Pearson suggested that the focus has shifted to projects that involve users more directly, primarily at a site called Zooniverse. I agree that fewer new large-scale distributed computing projects have started in recent years, but look at all the new projects that have started at Zooniverse in recent years to see how much innovation and creativity is happening in the distributed computing world and in projects human-powered vehicles deployed, he said.

Pearson said Zooniverse is for “human distributed” projects, where humans do work for the project that computers can’t, such as identifying the numbers and types of animals in a photograph. Since Zooniverse has a relatively simple framework, it’s easy and cheap for someone to create a new Zooniverse project. This has led to the current proliferation and range of projects within Zooniverse.

It is possible that volunteers transfer to Zooniverse projects because they want more involvement in the projects, but I don’t think there is enough evidence to support that claim. I think volunteers are attracted to new projects. He suspected that if trends in participation levels in Zooniverse projects could be followed, one would see that the majority of volunteers switch from existing projects to new projects due to the newness of the new projects.

Other people attributed the decline to additional factors. David Anderson is a computer scientist at the University of California, Berkeley, former SETI@home project director and current BOINC distributed computing project director. He wrote a lengthy treatise on the subject in early 2022. He said that distributed computing peaked in 2007 and has been in decline ever since for a variety of reasons, from a lack of mass appeal to a lack of volunteers and a strong leader with no social presence. He declined to comment further.

Practical issues

Rising energy costs are another major contributor to the decline of distributed computing. Altruism will only get you so far when your well-meaning hobby is causing your electric bill to go up. Electricity bills are generally on the rise, and the new generation of desktop CPUs and GPUs are incredibly power hungry. To make matters worse, fewer people have this hardware due to the general shift from desktop computers to laptops. Running a CPU at maximum utilization will drain even the most efficient batteries. Things have declined sharply as people are being hit by energy prices and inflation, Bowman said. I think there is a lot of interest, but energy prices and other economic factors have hurt participation.

Then there’s the fact that they have nothing to show for it. Many SETI@home users probably thought they had consumed all that electricity for nothing. In other cases, project scientific research and individual findings didn’t really stand out, they ended up in a collective pot of findings that could be discussed as part of a research paper. And the users themselves may not even know about it.

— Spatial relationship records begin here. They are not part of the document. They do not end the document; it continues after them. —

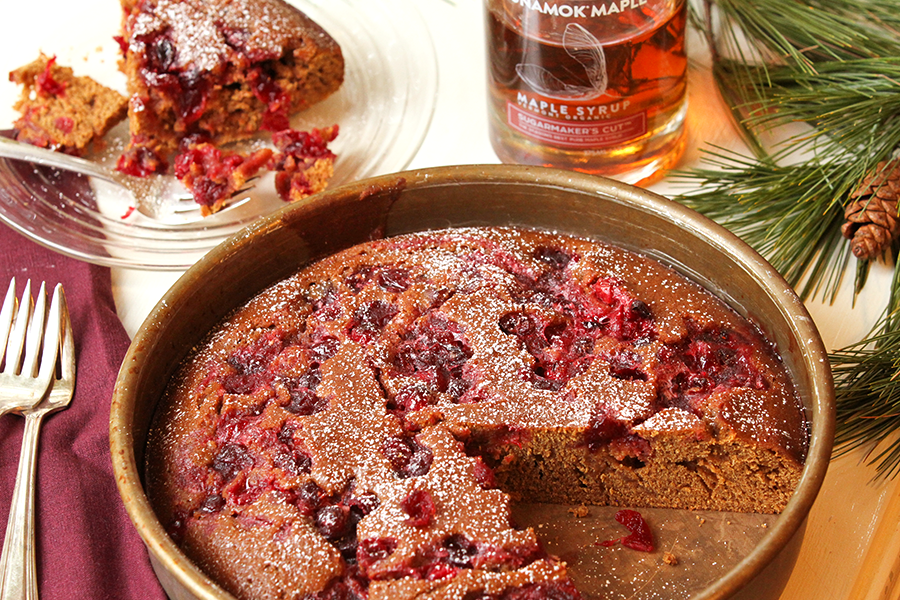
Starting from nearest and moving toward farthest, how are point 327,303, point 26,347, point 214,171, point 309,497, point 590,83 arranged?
point 309,497 < point 327,303 < point 26,347 < point 590,83 < point 214,171

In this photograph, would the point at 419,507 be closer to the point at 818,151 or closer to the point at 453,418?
the point at 453,418

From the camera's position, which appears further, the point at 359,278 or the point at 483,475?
the point at 359,278

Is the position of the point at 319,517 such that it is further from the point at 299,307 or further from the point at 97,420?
the point at 97,420

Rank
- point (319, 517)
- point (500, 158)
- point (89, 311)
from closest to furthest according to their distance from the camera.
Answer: point (319, 517), point (89, 311), point (500, 158)

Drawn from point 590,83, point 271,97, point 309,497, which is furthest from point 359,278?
point 271,97

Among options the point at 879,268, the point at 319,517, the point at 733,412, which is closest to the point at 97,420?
the point at 319,517

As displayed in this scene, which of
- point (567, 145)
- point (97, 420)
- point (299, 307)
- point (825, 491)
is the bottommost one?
point (97, 420)

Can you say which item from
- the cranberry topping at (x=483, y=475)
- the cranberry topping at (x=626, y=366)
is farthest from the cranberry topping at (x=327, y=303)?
the cranberry topping at (x=626, y=366)
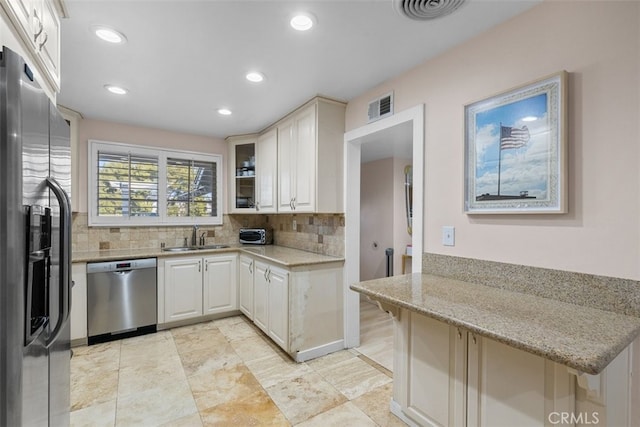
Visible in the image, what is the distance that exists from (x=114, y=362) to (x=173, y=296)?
81 centimetres

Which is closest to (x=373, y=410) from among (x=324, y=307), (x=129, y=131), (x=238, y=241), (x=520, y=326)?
(x=324, y=307)

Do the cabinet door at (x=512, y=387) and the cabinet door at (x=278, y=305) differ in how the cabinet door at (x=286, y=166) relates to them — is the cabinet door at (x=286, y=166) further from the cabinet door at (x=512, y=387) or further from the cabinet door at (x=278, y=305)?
the cabinet door at (x=512, y=387)

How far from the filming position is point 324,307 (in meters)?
2.68

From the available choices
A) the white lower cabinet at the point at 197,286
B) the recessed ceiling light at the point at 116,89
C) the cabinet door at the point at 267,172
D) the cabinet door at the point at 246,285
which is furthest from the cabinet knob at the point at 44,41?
the cabinet door at the point at 246,285

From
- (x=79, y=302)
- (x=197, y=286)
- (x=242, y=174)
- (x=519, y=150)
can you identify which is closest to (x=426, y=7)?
(x=519, y=150)

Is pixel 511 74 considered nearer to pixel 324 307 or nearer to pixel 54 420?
pixel 324 307

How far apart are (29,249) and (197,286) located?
266cm

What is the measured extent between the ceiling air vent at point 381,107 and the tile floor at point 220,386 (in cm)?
210

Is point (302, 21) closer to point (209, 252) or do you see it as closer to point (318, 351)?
point (318, 351)

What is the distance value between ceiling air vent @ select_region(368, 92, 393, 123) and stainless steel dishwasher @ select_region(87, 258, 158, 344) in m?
2.67

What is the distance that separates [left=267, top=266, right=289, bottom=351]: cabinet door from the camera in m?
2.56

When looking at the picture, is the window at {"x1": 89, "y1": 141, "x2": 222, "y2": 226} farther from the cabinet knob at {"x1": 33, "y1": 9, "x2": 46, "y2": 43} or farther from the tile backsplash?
the cabinet knob at {"x1": 33, "y1": 9, "x2": 46, "y2": 43}

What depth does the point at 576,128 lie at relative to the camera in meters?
1.32

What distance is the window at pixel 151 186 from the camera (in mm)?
3314
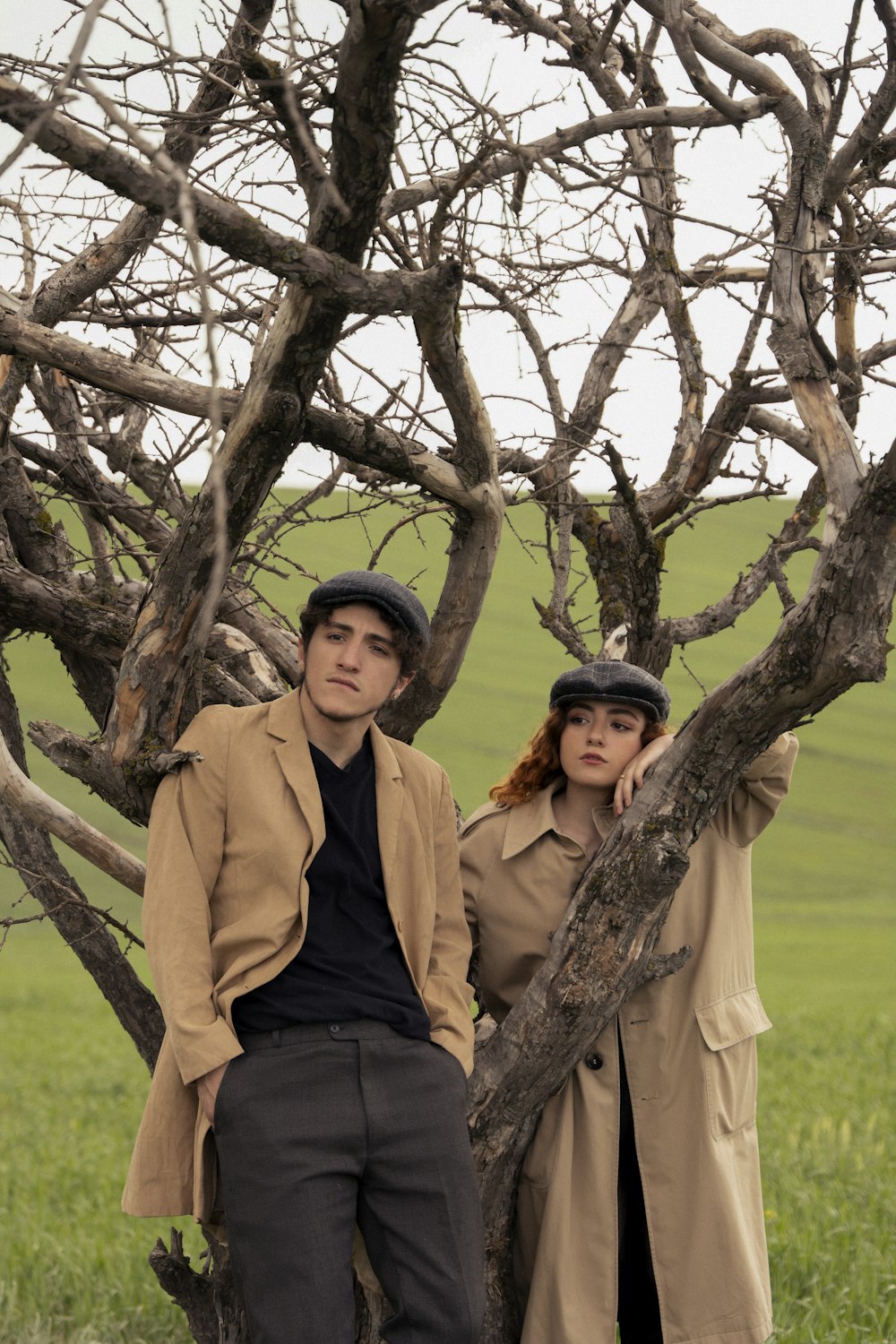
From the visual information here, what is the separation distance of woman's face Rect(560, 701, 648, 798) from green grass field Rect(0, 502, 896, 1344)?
63cm

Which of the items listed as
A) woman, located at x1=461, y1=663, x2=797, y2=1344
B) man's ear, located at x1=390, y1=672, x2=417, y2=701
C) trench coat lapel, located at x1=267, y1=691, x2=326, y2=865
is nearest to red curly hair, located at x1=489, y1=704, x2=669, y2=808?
woman, located at x1=461, y1=663, x2=797, y2=1344

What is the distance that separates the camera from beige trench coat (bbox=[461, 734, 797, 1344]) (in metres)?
2.87

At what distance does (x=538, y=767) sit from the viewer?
3.15 metres

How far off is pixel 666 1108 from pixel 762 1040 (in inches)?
343

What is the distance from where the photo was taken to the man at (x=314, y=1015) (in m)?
2.27

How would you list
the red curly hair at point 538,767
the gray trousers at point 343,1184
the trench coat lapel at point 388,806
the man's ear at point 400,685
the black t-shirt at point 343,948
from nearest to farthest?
the gray trousers at point 343,1184 < the black t-shirt at point 343,948 < the trench coat lapel at point 388,806 < the man's ear at point 400,685 < the red curly hair at point 538,767

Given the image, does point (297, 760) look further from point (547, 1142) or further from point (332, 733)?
point (547, 1142)

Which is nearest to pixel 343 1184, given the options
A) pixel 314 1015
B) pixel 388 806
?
pixel 314 1015

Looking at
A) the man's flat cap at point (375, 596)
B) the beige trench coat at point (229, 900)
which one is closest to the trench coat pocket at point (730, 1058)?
the beige trench coat at point (229, 900)

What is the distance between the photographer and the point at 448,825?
2.67 metres

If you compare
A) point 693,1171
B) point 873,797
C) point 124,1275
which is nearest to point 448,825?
point 693,1171

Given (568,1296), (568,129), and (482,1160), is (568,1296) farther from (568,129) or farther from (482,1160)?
(568,129)

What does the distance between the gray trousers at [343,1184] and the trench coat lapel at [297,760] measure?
1.20 feet

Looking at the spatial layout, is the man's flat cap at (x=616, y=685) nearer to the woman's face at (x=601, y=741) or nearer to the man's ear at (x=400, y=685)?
the woman's face at (x=601, y=741)
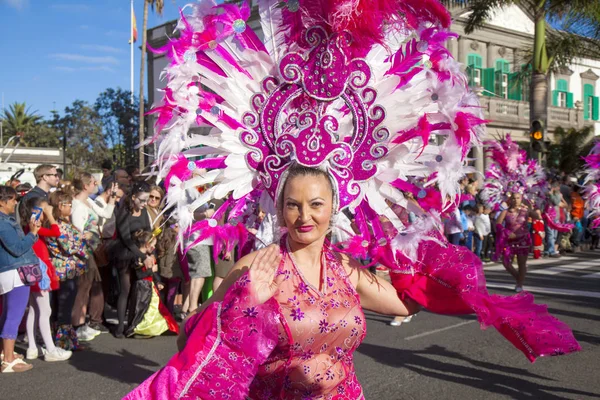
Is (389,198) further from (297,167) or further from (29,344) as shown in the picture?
(29,344)

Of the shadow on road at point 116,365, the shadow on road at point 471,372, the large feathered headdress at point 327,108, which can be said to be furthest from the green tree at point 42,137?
the large feathered headdress at point 327,108

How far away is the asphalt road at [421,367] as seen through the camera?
530cm

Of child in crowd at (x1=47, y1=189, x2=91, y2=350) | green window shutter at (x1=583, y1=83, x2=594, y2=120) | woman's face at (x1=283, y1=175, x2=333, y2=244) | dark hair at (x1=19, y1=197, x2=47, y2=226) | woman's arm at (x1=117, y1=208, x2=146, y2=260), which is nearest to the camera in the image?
woman's face at (x1=283, y1=175, x2=333, y2=244)

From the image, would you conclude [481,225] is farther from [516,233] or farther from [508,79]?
[508,79]

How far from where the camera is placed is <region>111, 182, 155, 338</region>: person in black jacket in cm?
732

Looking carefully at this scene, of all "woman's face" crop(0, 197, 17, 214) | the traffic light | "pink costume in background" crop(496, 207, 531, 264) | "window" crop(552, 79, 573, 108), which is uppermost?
"window" crop(552, 79, 573, 108)

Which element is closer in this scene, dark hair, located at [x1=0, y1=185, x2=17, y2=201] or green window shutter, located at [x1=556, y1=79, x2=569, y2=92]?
dark hair, located at [x1=0, y1=185, x2=17, y2=201]

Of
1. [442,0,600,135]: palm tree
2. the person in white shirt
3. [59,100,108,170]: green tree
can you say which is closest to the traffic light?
[442,0,600,135]: palm tree

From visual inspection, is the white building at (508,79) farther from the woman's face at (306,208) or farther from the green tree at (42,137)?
the woman's face at (306,208)

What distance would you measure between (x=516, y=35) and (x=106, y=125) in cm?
2084

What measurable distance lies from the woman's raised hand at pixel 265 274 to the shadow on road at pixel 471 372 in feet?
11.1

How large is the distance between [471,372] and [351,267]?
11.4 ft

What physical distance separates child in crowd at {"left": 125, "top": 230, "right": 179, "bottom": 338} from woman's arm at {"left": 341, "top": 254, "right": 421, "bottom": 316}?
15.5 feet

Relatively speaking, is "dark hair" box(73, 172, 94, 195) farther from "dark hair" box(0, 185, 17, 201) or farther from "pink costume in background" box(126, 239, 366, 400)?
"pink costume in background" box(126, 239, 366, 400)
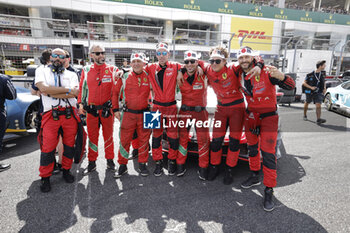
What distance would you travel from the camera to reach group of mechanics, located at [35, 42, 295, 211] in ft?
9.36

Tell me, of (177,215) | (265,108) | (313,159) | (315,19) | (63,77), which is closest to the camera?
(177,215)

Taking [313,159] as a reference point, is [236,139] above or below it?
above

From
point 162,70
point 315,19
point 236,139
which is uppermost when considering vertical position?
point 315,19

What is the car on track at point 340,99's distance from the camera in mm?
7180

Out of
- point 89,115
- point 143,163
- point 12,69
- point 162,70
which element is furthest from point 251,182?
point 12,69

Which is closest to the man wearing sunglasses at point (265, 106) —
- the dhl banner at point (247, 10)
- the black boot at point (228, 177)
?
the black boot at point (228, 177)

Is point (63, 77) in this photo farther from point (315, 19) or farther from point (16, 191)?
point (315, 19)

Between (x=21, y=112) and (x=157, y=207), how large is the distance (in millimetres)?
3742

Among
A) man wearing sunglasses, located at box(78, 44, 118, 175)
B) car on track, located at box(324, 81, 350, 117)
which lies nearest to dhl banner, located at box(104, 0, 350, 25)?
car on track, located at box(324, 81, 350, 117)

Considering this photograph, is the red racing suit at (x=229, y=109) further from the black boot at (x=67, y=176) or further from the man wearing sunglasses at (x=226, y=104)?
the black boot at (x=67, y=176)

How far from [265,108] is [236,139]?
25.0 inches

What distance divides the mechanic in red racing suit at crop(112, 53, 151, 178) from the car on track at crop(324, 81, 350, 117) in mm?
7439

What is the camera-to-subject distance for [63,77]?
3111mm

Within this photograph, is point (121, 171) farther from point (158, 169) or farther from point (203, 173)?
point (203, 173)
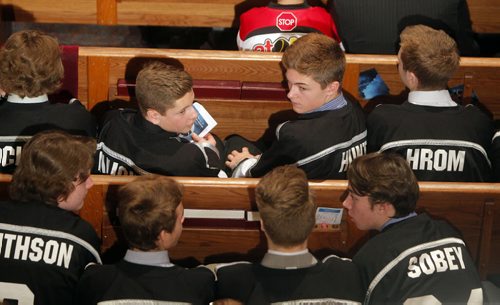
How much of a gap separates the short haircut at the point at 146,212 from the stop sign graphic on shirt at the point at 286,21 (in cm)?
176

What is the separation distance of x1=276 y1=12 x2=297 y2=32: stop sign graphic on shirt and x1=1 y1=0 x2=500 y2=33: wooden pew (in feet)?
3.33

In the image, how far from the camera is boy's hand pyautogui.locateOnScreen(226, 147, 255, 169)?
4.11 m

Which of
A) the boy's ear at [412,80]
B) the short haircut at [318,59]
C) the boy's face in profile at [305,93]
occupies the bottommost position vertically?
the boy's face in profile at [305,93]

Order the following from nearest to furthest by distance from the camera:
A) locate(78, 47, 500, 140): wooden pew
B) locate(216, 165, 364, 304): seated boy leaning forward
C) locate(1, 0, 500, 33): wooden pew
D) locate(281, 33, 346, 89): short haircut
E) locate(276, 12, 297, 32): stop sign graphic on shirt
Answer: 1. locate(216, 165, 364, 304): seated boy leaning forward
2. locate(281, 33, 346, 89): short haircut
3. locate(78, 47, 500, 140): wooden pew
4. locate(276, 12, 297, 32): stop sign graphic on shirt
5. locate(1, 0, 500, 33): wooden pew

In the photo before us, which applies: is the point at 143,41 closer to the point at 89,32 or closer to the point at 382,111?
the point at 89,32

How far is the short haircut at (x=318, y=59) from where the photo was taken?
12.9ft

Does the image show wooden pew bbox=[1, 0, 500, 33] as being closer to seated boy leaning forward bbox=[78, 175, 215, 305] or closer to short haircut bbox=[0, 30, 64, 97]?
short haircut bbox=[0, 30, 64, 97]

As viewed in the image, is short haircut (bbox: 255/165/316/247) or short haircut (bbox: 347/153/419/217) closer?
short haircut (bbox: 255/165/316/247)

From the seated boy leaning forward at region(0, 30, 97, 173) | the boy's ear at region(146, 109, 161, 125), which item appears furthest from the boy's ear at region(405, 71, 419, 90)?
the seated boy leaning forward at region(0, 30, 97, 173)

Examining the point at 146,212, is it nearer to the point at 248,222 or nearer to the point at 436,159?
the point at 248,222

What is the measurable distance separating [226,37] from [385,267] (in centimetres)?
325

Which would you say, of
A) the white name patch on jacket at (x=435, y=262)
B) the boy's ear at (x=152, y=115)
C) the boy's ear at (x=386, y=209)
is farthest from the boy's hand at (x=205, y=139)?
the white name patch on jacket at (x=435, y=262)

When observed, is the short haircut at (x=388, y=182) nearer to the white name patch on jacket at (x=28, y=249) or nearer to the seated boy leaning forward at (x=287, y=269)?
the seated boy leaning forward at (x=287, y=269)

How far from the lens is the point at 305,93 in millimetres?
4004
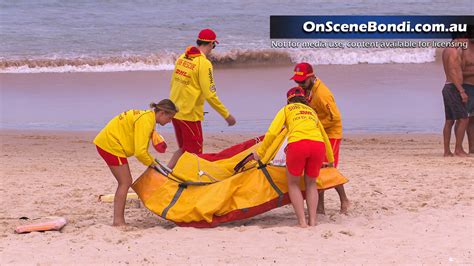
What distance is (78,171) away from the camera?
437 inches

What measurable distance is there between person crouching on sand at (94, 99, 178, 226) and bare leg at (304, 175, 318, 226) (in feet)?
4.32

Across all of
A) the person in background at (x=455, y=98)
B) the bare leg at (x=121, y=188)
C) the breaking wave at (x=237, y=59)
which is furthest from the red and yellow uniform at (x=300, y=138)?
the breaking wave at (x=237, y=59)

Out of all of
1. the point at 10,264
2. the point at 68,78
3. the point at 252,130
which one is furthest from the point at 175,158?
the point at 68,78

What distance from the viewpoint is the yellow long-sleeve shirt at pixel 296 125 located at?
7.64 metres

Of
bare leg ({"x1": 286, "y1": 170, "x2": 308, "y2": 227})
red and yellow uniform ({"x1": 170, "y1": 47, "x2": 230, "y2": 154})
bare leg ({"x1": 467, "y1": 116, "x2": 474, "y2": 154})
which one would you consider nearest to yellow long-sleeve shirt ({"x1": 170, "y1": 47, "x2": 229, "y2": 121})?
red and yellow uniform ({"x1": 170, "y1": 47, "x2": 230, "y2": 154})

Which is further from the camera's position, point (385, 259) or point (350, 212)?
point (350, 212)

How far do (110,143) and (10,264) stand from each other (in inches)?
59.8

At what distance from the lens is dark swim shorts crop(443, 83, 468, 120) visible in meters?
11.8

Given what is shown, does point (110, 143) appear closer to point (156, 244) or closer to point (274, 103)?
point (156, 244)

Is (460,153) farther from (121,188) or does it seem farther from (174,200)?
(121,188)

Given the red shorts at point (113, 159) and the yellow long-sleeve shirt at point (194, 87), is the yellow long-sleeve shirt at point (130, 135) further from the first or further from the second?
the yellow long-sleeve shirt at point (194, 87)

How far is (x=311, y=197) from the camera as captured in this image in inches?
307

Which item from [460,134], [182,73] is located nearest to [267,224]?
[182,73]

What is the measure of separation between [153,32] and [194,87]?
18.2 meters
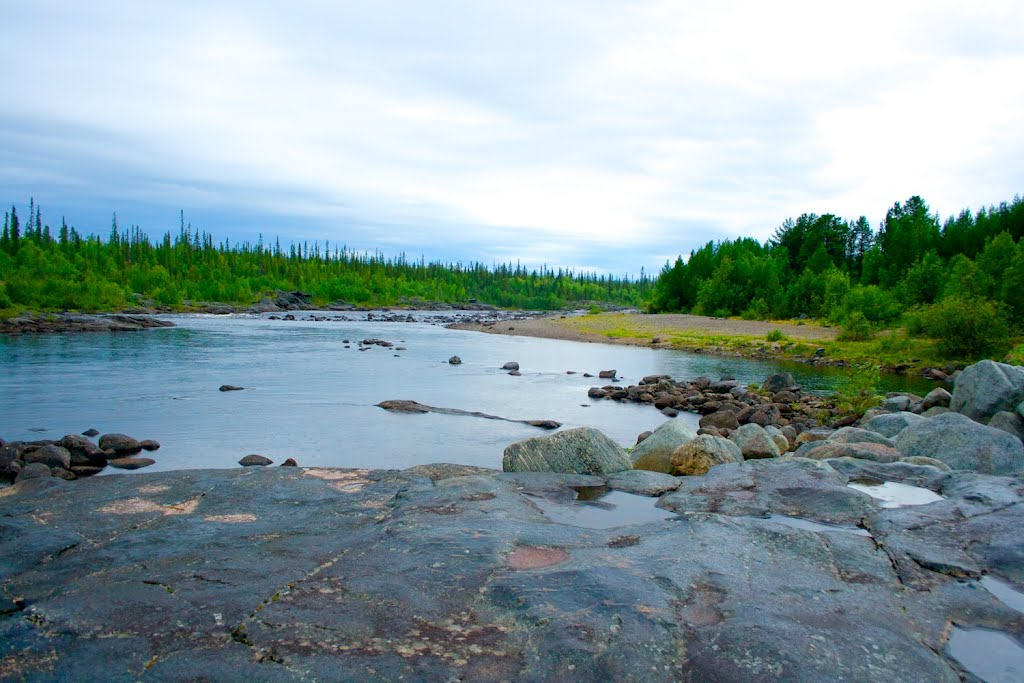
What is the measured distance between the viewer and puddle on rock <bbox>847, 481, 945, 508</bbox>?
10136 millimetres

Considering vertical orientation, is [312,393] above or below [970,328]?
below

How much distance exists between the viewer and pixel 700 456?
13359mm

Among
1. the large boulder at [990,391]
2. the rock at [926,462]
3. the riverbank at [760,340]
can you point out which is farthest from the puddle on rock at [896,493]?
the riverbank at [760,340]

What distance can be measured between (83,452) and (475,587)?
13306 mm

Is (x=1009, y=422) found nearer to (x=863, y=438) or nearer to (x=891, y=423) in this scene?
(x=891, y=423)

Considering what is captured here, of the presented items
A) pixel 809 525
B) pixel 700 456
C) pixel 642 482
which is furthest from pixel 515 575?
pixel 700 456

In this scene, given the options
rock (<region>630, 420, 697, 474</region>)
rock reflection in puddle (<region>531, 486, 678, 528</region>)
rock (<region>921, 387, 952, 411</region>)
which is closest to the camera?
rock reflection in puddle (<region>531, 486, 678, 528</region>)

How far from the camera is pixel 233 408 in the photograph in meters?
23.8

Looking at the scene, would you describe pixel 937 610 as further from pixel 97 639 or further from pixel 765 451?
pixel 765 451

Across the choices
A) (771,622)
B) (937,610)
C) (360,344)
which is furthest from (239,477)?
(360,344)

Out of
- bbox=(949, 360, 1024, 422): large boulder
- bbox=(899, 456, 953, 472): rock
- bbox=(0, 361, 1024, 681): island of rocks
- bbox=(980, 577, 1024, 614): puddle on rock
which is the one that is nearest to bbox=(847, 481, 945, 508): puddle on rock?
bbox=(0, 361, 1024, 681): island of rocks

Then there’s the lack of a strong, charismatic leader, as Anderson mentioned. How do you get people excited and excited about leaving a computer running to eventually find a scientific nugget? It’s a tough sell, and in the absence of a charismatic leader, no one sells it.

Finally, projects are often boring. What initially got people excited about running Folding@home was the potential to find a cure for COVID. With SETI@home, there was the possibility of finding signals from another world. But how sexy is something like Einstein@home, looking for neutron stars? Changing the world is an easier sell.

While it may have passed its prime, however, distributed computing hasn’t completely disappeared and still attracts enough computing power to be useful. Pearson said that while some of the best-known distributed computing projects are finished, most of the less publicized projects he covers are still going strong. Distributed computing isn’t dying any more than chemistry or math is dying, he said.

Andy Patrizio is a freelance technology journalist based in Orange County, California (not entirely by choice). He prefers to build PCs rather than buy them, he has played too many hours angry Birds on his iPhone and collects old coins when he has some to spare.